Rachel keeps walking away from Hannah, then coming back to give her a little
more information. What does she want? How does she feel? Who knows?
Isaac, his son and some
others begin celebrating in the corn. And then there’s a shot of the full moon.
Yawn. Hannah is walking through the corn for some reason, and is suddenly
surrounded by children who chant, “Destiny.”

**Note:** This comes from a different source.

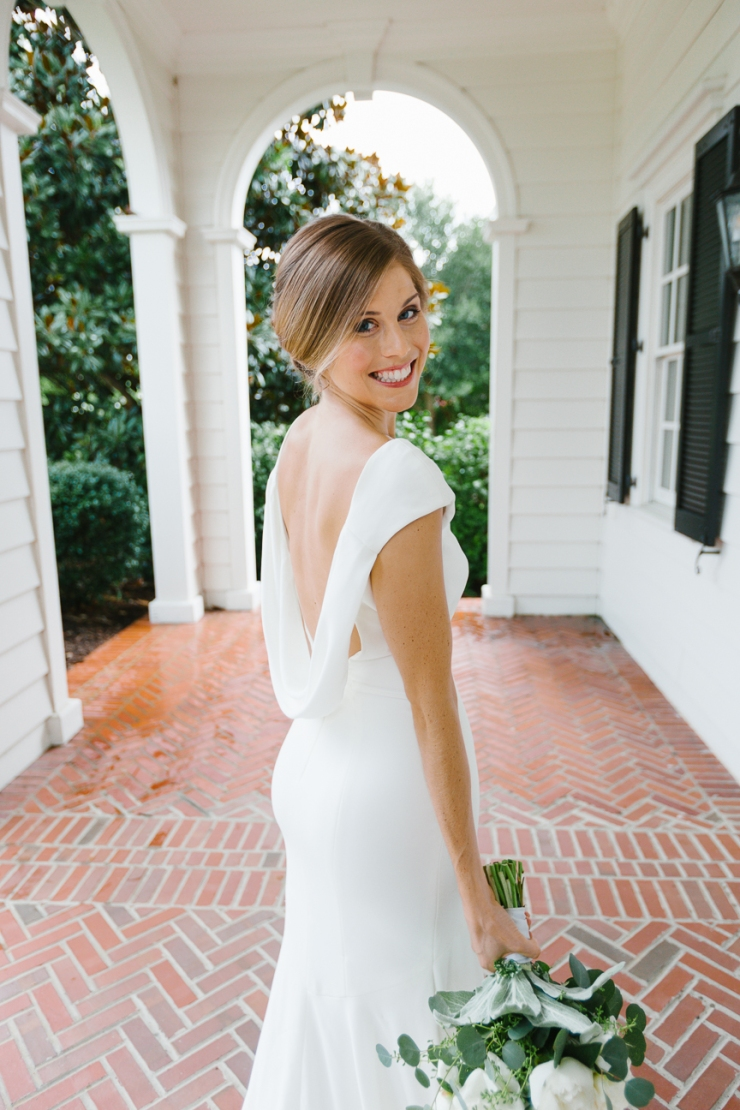 bridal portrait under a porch at Pine Lakes Country Club wedding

Hannah says: “What do you want? God, you
guys are freaks. What is it with this place?” And then she’s with Isaac and
the others. Isaac begins the ceremony, but Hannah runs off. Of course, there is
the question, Why is she still there anyway? She just wanted to learn who her
mother was, which she did. So why was she out wandering in the corn?
Well, whatever. Gabriel
rescues her, and the two hose each other off in a barn and then have sex. I do
like the idea of showering before sex sometimes, but why bother if you’re going
to end up fucking in a barn anyway? Well, in the meantime, Isaac kills his son’s
girlfriend. A series of clocks tells us it’s midnight. So Hannah’s nineteenth
birthday is over and the prophecy failed to come true.
And then there’s some
fighting, and more talk of the prophecy, and… I don’t know. I just got so bored
with the whole fucking thing. Gabriel says he’s is the one who walks behind the
rows. What? And then he kills Isaac. Or maybe he just puts him in another
nineteen-year-long coma. Who knows? Hannah’s mom then kills Gabriel, except he
doesn’t die. Instead he says, “Boom,”
and an explosion occurs behind Hannah and her mom as they run out.
Well, supposedly Hannah
is pregnant with the child of He Who Walks Behind The Rows. So I’m guessing it’s
time for her to make an appointment to get an abortion. Problem solved. The end.